First and foremost, optimization is one of the methods that are essential for any data-science related problem, and it is used under the hood in many of the aforementioned methodologies. It involves finding the best (or one of the best) set of parameter values of a function, in order to make its output maximum or minimum.
However, it can be necessary to apply it on its own for finding the best possible solution to a well-defined problem, under certain restrictions, especially in cases where there are several variables involved and the problem cannot be solved analytically.
Yet even in cases where there is an analytic solution possible, we resort to optimization in order to obtain a solution faster, regardless of if that solution is not the absolute best one.
This is because an analytical solution is bound to take much more time and computational resources to calculate, while this extra cost is not always justified since a near-optimum solution is often good enough for all practical purposes.
A few AI methods for optimization that have been proven to be both robust and versatile are Genetic Algorithms, Particle Swarm Optimization (and its many variants), and Simulated Annealing.
Which one is best depends on the application and the data at hand, so I recommend that you learn to use all of them, even if you don’t know the specifics of the algorithms involved in great detail?
AI-based reasoning is another AI methodology that is very popular among theoretical scientists. It involves getting the computer to perform logical operations in logical statements.
These are often used to conduct proofs of theorems, which augment the existing scientific knowledge by facilitating research (particularly in Mathematics).
They can also be useful for data science projects, particularly if you make use of a rule-based system. This kind of artificial reasoning can be useful for conveying insights as well as handling high-level administration of data analytics systems in a manner that is easy to understand and communicate with the stakeholders of a project.
Fuzzy logic is a classic AI methodology that is similar to reasoning but involves a different framework for modeling data. Also, contrary to all statistical approaches which are probabilistic in nature, fuzzy logic is possibilistic and involves levels of membership to particular states rather than chance.
Since variable states are not clear-cut in fuzzy logic, there is a sense of realism in how it treats its entities, as we as human beings tend not to see things in black-and-white for everyday things.

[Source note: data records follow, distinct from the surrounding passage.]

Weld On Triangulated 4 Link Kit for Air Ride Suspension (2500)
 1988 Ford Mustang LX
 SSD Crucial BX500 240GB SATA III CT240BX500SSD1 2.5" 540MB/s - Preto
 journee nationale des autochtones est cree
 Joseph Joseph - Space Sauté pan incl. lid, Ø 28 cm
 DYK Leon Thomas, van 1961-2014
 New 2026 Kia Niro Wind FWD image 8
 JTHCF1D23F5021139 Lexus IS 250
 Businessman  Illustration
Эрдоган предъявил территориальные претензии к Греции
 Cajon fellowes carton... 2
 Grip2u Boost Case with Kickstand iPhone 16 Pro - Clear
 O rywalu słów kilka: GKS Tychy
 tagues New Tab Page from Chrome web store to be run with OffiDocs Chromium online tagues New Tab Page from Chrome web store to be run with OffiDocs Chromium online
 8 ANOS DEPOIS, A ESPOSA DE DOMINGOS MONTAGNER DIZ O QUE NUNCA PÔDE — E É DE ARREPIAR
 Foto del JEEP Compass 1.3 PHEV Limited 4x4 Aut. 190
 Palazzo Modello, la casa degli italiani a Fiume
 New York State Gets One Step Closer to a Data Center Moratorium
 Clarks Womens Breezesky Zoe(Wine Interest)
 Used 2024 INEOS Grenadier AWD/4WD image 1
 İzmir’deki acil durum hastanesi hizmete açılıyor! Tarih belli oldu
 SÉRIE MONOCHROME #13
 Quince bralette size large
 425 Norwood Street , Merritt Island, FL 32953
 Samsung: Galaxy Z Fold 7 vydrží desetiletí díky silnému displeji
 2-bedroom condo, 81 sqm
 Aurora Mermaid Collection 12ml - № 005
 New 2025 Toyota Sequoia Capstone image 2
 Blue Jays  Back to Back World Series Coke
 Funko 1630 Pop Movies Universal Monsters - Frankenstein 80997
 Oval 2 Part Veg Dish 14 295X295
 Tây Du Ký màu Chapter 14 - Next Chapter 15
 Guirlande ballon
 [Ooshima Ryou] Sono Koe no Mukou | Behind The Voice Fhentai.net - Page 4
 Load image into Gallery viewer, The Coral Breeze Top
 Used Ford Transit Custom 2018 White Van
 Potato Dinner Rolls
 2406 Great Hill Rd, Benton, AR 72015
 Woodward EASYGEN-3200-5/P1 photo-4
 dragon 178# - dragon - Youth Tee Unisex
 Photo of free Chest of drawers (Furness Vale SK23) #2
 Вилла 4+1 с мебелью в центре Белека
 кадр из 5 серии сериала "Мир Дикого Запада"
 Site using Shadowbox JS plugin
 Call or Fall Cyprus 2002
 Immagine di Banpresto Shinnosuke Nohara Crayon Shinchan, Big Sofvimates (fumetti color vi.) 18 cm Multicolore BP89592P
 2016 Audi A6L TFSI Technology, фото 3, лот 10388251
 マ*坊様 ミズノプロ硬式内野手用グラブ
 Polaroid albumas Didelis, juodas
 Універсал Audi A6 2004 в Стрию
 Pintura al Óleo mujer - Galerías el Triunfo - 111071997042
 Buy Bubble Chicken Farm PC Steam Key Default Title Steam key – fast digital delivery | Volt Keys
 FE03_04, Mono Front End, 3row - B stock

Nevertheless, fuzzy logic operators resemble closely the operators of conventional logic, though they employ different approaches to implementing them. No matter, the end result is always crisp, and the whole process of getting there is quite comprehensive, making this framework a very practical and easy-to-use tool.
The main limitations of fuzzy logic are that it ceases to be intuitive when the number of variables increases, and it takes a lot of work to set up the membership functions, often requiring input from domain experts.
Nevertheless, it is a useful methodology to have in mind as it is easy to apply to existing data science systems, such as classifiers, improving their performance.